## Descrição do exercício
Por favor, reproduza a listagem a seguir na íntegra, sem mudar nenhuma linha.

## Dados fornecidos

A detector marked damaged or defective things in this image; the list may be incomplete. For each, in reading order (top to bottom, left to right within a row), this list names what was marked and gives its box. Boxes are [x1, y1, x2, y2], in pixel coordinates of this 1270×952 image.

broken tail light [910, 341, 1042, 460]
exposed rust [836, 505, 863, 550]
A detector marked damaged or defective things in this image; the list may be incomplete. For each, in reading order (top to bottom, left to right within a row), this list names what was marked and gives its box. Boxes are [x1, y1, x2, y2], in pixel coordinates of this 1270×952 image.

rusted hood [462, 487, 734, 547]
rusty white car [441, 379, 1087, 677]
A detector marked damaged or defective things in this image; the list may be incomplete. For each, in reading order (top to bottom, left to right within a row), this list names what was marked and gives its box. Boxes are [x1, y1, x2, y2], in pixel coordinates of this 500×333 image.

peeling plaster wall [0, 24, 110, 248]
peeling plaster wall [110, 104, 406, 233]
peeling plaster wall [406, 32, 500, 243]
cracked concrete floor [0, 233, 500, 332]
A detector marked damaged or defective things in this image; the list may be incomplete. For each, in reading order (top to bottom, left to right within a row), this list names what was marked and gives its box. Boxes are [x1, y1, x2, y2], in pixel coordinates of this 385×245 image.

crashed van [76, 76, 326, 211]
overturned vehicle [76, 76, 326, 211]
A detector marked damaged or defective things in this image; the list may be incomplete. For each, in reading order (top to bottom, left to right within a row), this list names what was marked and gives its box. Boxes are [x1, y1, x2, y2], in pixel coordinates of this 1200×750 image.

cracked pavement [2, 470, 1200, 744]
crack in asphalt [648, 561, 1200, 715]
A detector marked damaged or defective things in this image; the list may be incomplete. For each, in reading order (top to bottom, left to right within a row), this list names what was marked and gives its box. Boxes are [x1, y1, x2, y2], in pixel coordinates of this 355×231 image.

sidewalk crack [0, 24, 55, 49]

## Resultado do exercício
A detector marked damaged or defective things in this image; the list may be incomplete. For each, in reading order (top to bottom, left to right within a row), this list names what was marked and gives its box. Boxes are [x1, y1, x2, y2], in pixel coordinates of this 1270×952 image.

broken tail light [910, 341, 1042, 460]
exposed rust [836, 505, 863, 550]
A detector marked damaged or defective things in this image; the list may be incomplete. For each, in reading order (top to bottom, left to right within a row), this list names what was marked and gives its box. Boxes are [x1, y1, x2, y2], in pixel coordinates of this 1270×952 image.

rusted hood [462, 487, 734, 547]
rusty white car [441, 379, 1087, 677]
A detector marked damaged or defective things in this image; the list may be incomplete. For each, in reading order (top to bottom, left to right within a row), this list names what was marked and gives its box. Boxes are [x1, y1, x2, y2], in pixel coordinates of this 500×333 image.

peeling plaster wall [0, 24, 110, 248]
peeling plaster wall [110, 104, 406, 233]
peeling plaster wall [406, 32, 500, 243]
cracked concrete floor [0, 233, 500, 332]
A detector marked damaged or defective things in this image; the list may be incomplete. For each, in reading order (top to bottom, left to right within a row), this list names what was marked and gives its box. Boxes are [x1, y1, x2, y2], in pixel coordinates of this 385×245 image.

crashed van [76, 76, 326, 211]
overturned vehicle [76, 76, 326, 211]
A detector marked damaged or defective things in this image; the list may be incomplete. For each, in reading order (top to bottom, left to right within a row), this list names what was marked and gives its box. Boxes are [x1, y1, x2, y2], in pixel coordinates of this 1200×750 image.

cracked pavement [2, 470, 1200, 744]
crack in asphalt [648, 561, 1200, 715]
A detector marked damaged or defective things in this image; the list may be incomplete. For each, in reading order (top to bottom, left to right within a row), this list names what was marked and gives its box. Boxes are [x1, y1, x2, y2], in pixel coordinates of this 355×231 image.

sidewalk crack [0, 24, 55, 49]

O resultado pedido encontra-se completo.